Laut BFH-Rechtsprechung gilt eine Lieferung auch dann gem.§ 3 Abs. 6 S. 1 UStG als bei Beginn der Versendung ausgeführt, wenn die Ware von dem mit der Versendung Beauftragten zunächst in ein inländisches Lager gebracht und erst nach Eingang der Zahlung durch eine Freigabeerklärung des Lieferanten an den Erwerber herausgegeben wird. Dementsprechend ist die Einlagerung in ein Auslieferungslager nach dem Beginn der Versendung an den Abnehmer für die Anwendung von § 3 Abs. 6 S. 1 UStG ohne Bedeutung. Wie das FG insoweit zutreffend entschieden hat, steht der Umstand, dass die für einen von vornherein feststehenden Abnehmer bestimmten Waren noch für einen kurzen Zeitraum in einem auf Initiative des Abnehmers eingerichteten Lager zwischengelagert werden, zumindest unter Berücksichtigung eines dem Abnehmer vertraglich eingeräumten uneingeschränkten Zugriffsrechts der Annahme einer Versendung an den Abnehmer nicht entgegen.
Eine Einlagerung für den beim Beginn der Versendung bereits feststehenden Abnehmer - wie im Streitfall - nur für kurze Zeit, um den produktionsbedingt beim Abnehmer für die nächsten Tage und Wochen benötigten Warenbedarf zu decken, unterbricht noch nicht die im Streitfall in Spanien begonnenen Versendungen.
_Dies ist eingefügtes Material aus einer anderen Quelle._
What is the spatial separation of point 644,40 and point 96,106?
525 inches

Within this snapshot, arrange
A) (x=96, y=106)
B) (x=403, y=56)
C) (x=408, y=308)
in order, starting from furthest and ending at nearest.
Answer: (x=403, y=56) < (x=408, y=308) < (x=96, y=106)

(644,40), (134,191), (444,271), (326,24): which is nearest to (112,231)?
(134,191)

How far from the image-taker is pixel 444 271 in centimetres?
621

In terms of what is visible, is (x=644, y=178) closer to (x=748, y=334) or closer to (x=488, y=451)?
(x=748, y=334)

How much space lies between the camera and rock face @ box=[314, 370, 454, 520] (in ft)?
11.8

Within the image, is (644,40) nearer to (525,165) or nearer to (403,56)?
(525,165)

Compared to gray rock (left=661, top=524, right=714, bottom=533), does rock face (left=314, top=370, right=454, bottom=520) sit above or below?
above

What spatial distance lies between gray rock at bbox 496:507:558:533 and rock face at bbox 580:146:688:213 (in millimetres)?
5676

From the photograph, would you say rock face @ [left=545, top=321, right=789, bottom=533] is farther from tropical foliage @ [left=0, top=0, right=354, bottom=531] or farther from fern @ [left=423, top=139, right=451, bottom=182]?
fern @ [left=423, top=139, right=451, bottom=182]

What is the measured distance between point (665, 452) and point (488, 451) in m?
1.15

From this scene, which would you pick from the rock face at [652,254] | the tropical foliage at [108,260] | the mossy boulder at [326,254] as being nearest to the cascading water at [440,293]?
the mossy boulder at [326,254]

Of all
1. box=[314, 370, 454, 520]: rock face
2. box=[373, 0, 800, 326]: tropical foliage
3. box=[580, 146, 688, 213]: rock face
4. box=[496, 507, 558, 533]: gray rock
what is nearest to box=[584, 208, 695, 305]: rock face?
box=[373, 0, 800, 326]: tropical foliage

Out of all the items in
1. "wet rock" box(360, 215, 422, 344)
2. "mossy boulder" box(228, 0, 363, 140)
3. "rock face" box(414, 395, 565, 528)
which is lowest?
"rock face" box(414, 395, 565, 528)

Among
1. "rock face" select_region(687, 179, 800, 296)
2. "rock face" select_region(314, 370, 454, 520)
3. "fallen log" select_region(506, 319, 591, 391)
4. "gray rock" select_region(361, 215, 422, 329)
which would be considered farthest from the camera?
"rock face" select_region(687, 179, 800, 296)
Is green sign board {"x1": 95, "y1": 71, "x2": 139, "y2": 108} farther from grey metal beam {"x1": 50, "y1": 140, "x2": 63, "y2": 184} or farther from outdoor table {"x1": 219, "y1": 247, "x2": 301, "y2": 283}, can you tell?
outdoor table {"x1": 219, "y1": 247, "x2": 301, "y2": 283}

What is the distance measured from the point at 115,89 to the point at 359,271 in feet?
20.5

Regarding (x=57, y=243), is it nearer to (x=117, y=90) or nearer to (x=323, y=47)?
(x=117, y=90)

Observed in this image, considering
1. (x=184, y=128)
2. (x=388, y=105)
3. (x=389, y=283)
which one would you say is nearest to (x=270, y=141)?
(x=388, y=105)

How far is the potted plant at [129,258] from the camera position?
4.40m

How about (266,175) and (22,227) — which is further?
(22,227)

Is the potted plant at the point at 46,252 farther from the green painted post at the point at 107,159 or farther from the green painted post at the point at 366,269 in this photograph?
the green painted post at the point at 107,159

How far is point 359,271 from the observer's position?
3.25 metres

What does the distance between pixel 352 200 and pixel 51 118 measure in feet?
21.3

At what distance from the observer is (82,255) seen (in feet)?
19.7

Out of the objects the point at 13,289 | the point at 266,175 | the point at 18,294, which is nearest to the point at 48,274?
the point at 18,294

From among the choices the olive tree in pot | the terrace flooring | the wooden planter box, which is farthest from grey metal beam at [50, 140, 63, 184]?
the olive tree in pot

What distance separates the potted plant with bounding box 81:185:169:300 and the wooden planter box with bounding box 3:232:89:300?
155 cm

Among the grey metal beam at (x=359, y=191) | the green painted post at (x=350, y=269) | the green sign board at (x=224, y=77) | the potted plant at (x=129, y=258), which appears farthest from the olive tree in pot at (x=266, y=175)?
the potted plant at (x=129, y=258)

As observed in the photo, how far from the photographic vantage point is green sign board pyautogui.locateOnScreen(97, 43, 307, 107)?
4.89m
Danach kann das Finanzamt nicht mit Erfolg geltend machen, dass es für § 3 Abs. 6 S. 1 UStG erforderlich ist, dass der Abnehmer bereits mit der Einlagerung die Verfügungsmacht i.S.v. § 3 Abs. 1 UStG erhält. Dies ist bereits deshalb unzutreffend, da es sich dann bei § 3 Abs. 6 S. 1 UStG um eine neben § 3 Abs. 7 S. 1 UStG überflüssige Regelung handeln würde.